Titel: Landesbauordnung für das Land Schleswig-Holstein (LBO)
Normgeber: Schleswig-Holstein
Amtliche Abkürzung: LBO
Gliederungs-Nr.: 2130-9
Normtyp: Gesetz

§ 19 LBO – Brandschutz (1)

(1) Bauliche Anlagen müssen so beschaffen sein, dass der Entstehung und der Ausbreitung von Feuer und Rauch vorgebeugt wird und bei einem Brand die Rettung von Menschen und Tieren sowie wirksame Löscharbeiten möglich sind; hierbei sind auch die Belange behinderter Menschen zu berücksichtigen. Die durch Löscharbeiten entstehenden Schadstoffe dürfen nicht zu nachhaltigen Umweltbeeinträchtigungen führen. Besondere bauliche Maßnahmen, die den Schutz der Umwelt sichern, können verlangt werden.

(2) Leicht entflammbare Baustoffe dürfen nicht verwendet werden; dies gilt nicht für Baustoffe, wenn sie in Verbindung mit anderen Baustoffen nicht leicht entflammbar sind.

(3) Feuerbeständige Bauteile müssen in den wesentlichen Teilen aus nichtbrennbaren Baustoffen bestehen; dies gilt nicht für feuerbeständige Abschlüsse von Öffnungen.

(4) Jede Nutzungseinheit mit Aufenthaltsräumen muss in jedem Geschoss über mindestens zwei voneinander unabhängige Rettungswege erreichbar sein. In Nutzungseinheiten, die nicht zu ebener Erde liegen, muss der erste Rettungsweg über mindestens eine notwendige Treppe führen; der zweite Rettungsweg kann eine mit Rettungsgeräten der Feuerwehr erreichbare Stelle oder eine weitere notwendige Treppe sein. Ein zweiter Rettungsweg ist nicht erforderlich, wenn die Rettung über einen Treppenraum möglich ist, in den Feuer und Rauch nicht eindringen können (Sicherheitstreppenraum). Gebäude, deren zweiter Rettungsweg über Rettungsgeräte der Feuerwehr führt und bei denen die Oberkante der Brüstungen notwendiger Fenster oder sonstiger zum Anleitern bestimmter Stellen mehr als 8 m über der festgelegten Geländeoberfläche liegt, dürfen nur errichtet werden, wenn die erforderlichen Rettungsgeräte von der örtlichen Feuerwehr vorgehalten werden.
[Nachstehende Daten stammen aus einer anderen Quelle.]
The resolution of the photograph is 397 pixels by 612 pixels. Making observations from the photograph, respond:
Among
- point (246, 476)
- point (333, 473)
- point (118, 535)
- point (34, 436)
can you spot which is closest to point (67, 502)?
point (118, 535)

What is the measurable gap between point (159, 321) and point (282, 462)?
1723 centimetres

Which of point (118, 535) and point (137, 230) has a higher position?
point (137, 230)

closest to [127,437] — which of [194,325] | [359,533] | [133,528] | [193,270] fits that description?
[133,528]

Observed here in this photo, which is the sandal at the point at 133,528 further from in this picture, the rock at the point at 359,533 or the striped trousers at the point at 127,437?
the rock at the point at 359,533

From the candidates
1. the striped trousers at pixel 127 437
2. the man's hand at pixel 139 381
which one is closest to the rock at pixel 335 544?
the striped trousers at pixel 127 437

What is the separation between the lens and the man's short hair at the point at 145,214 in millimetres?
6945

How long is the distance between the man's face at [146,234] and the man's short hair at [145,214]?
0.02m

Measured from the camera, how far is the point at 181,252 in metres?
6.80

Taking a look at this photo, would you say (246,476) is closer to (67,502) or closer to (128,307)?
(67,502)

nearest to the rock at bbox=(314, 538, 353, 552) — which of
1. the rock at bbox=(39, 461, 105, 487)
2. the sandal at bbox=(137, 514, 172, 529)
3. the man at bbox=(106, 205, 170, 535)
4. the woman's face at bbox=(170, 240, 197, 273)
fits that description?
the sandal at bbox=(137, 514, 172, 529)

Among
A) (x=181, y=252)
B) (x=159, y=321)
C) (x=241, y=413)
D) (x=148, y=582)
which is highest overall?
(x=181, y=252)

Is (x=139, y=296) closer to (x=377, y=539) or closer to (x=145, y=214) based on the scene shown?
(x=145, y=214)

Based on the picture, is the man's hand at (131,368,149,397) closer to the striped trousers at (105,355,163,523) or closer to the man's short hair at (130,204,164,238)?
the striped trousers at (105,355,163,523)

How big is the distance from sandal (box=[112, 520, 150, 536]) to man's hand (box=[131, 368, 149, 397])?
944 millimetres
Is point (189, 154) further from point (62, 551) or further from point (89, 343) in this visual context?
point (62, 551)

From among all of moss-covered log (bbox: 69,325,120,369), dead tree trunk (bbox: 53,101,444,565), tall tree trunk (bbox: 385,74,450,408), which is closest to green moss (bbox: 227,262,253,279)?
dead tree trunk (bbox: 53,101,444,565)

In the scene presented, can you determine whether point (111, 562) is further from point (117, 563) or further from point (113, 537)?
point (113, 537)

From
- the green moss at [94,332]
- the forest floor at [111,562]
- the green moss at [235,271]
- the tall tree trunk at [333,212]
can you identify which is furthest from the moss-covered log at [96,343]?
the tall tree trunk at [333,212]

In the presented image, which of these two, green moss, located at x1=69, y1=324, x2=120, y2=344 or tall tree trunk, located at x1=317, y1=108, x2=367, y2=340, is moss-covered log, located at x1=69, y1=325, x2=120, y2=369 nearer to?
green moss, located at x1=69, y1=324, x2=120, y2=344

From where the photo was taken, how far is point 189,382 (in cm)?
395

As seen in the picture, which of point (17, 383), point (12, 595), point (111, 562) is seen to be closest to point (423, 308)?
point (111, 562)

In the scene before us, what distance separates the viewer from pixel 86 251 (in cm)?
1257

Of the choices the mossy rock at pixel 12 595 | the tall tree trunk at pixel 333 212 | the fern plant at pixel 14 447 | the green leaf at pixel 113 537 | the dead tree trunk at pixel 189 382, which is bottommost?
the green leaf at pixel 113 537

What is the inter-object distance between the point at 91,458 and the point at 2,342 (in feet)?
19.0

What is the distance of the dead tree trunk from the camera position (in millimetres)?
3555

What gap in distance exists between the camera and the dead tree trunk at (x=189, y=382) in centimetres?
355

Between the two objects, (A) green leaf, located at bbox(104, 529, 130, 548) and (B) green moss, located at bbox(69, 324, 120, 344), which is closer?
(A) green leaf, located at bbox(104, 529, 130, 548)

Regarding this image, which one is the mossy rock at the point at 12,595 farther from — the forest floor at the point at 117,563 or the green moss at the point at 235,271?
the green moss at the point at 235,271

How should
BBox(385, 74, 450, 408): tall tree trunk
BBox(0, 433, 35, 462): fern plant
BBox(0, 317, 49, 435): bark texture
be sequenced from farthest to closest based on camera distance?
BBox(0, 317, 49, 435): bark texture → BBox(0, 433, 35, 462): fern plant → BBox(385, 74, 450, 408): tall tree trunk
(5) Bauliche Anlagen, bei denen nach Lage, Bauart oder Nutzung Blitzschlag leicht eintreten oder zu schweren Folgen führen kann, sind mit dauernd wirksamen Blitzschutzanlagen zu versehen.

(1) Red. Anm.:
Außer Kraft am 1. Mai 2009 durch § 86 Absatz 2 der Verordnung vom 22. Januar 2009 (GVOBl. Schl.-H S. 6). Zur weiteren Anwendung s. § 85 der Verordnung vom 22. Januar 2009 (GVOBl. Schl.-H S. 6).